Show every line of the data that includes the word "name".

Stored data entries
○ ○ ○ ○ ○ ○ ○

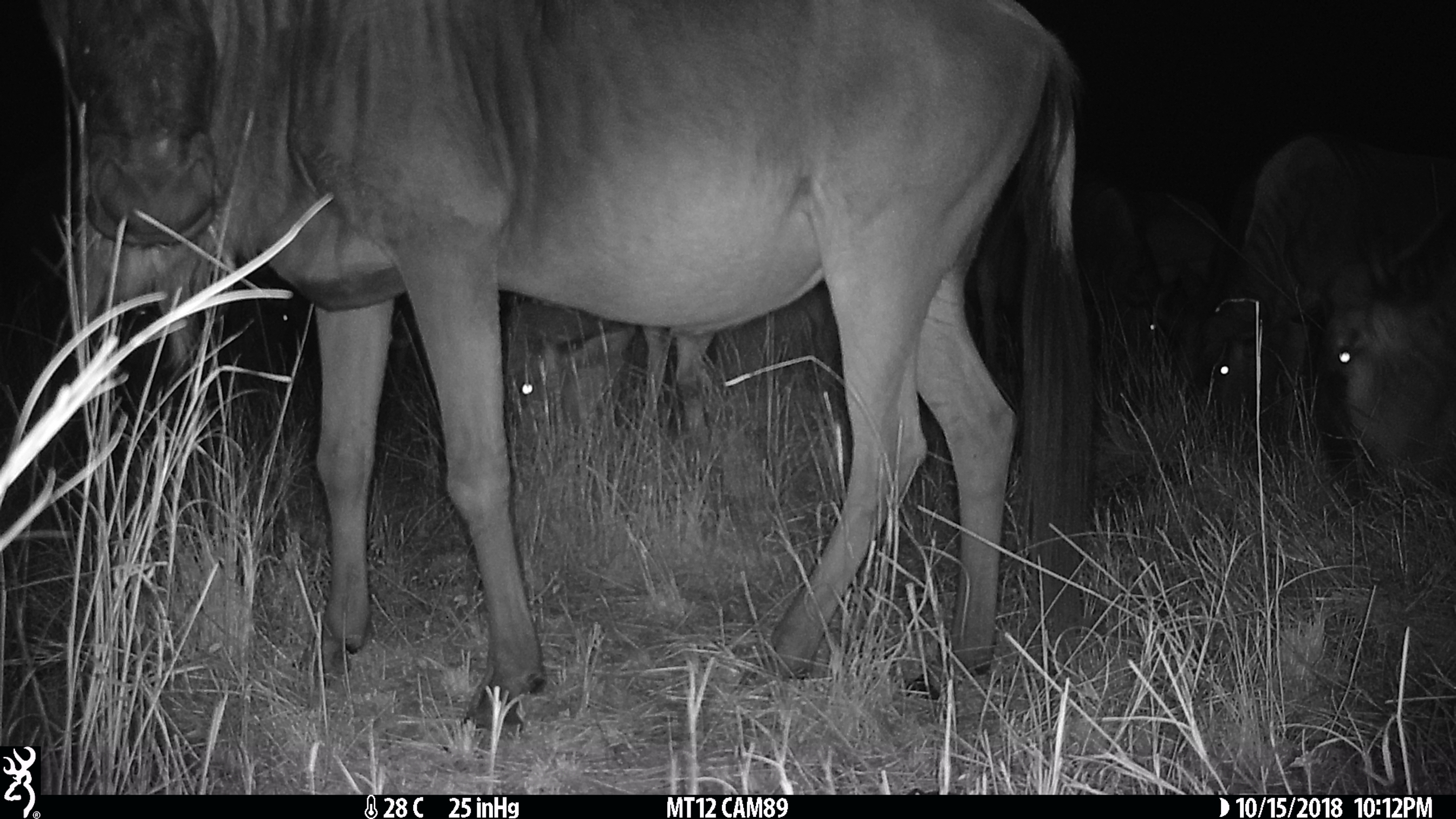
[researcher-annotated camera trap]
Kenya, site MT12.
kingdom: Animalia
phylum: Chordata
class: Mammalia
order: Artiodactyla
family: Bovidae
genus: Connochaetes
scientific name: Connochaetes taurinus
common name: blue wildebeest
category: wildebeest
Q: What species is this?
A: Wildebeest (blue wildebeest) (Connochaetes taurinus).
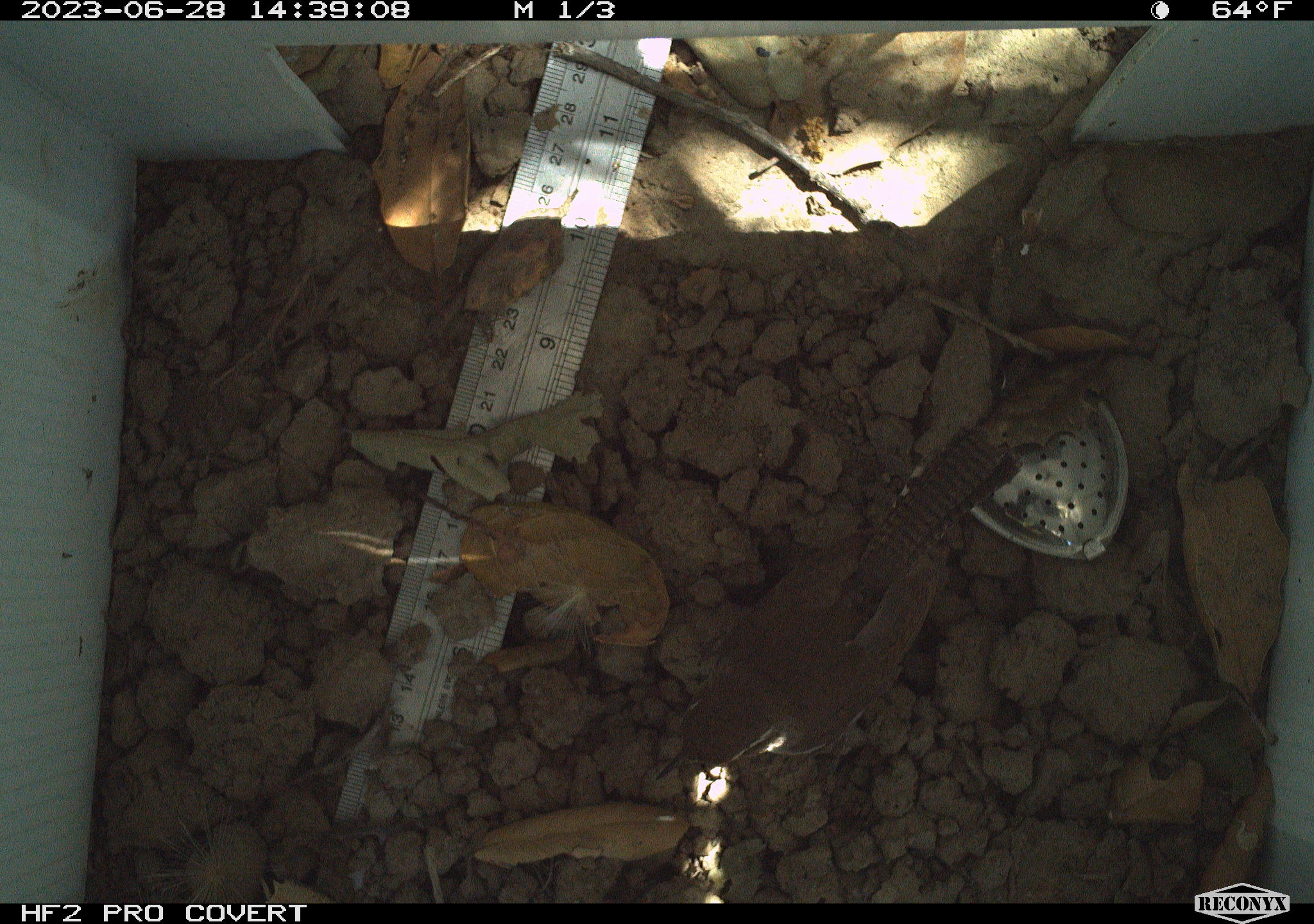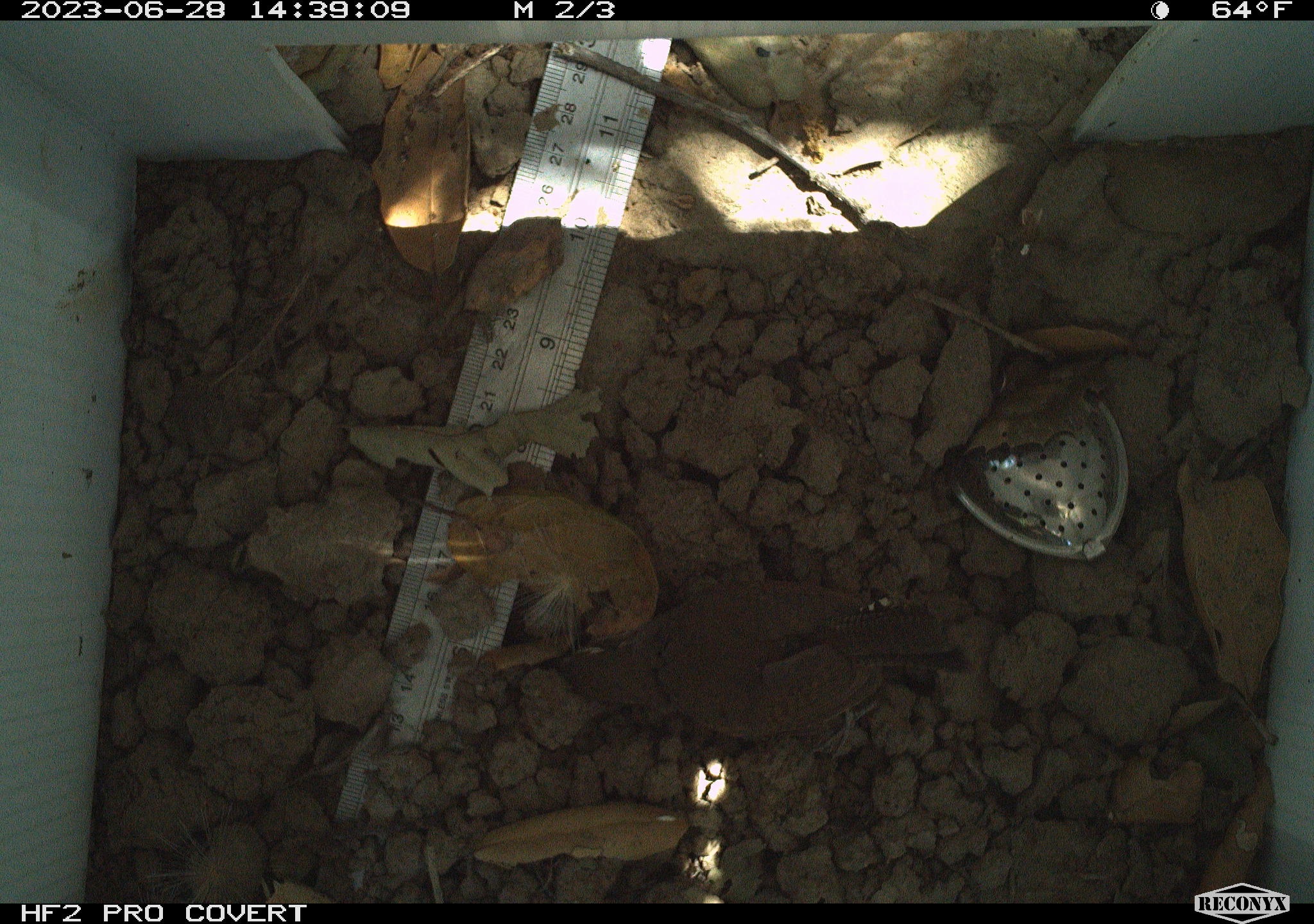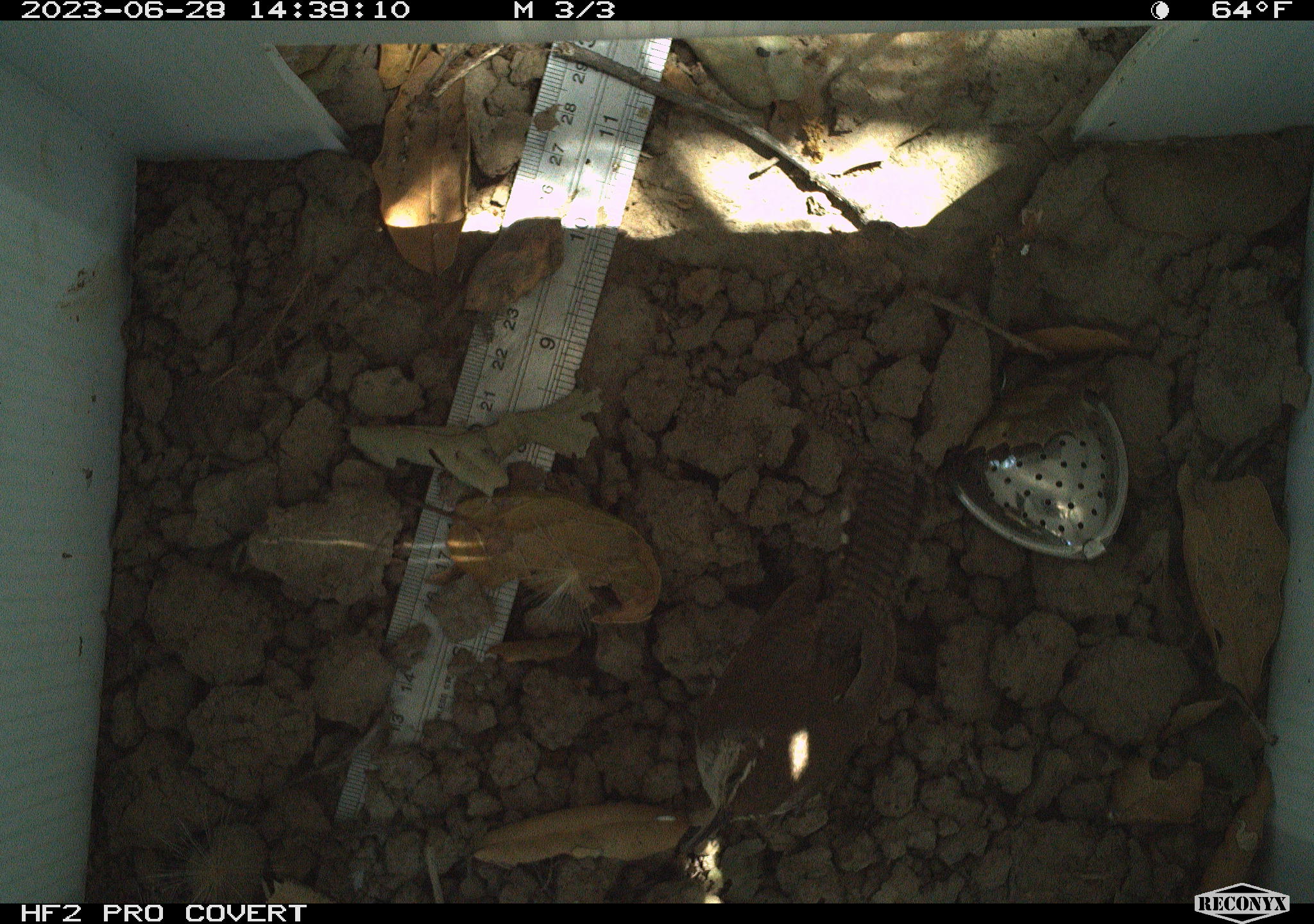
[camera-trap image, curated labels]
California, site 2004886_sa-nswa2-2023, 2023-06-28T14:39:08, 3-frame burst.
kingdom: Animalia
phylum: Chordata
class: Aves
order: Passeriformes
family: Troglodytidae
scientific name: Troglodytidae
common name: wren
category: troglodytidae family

○ ○ ○ ○ ○ ○ ○

Reply:
scientific name: Connochaetes taurinus
common name: blue wildebeest
scientific name: Troglodytidae
common name: wren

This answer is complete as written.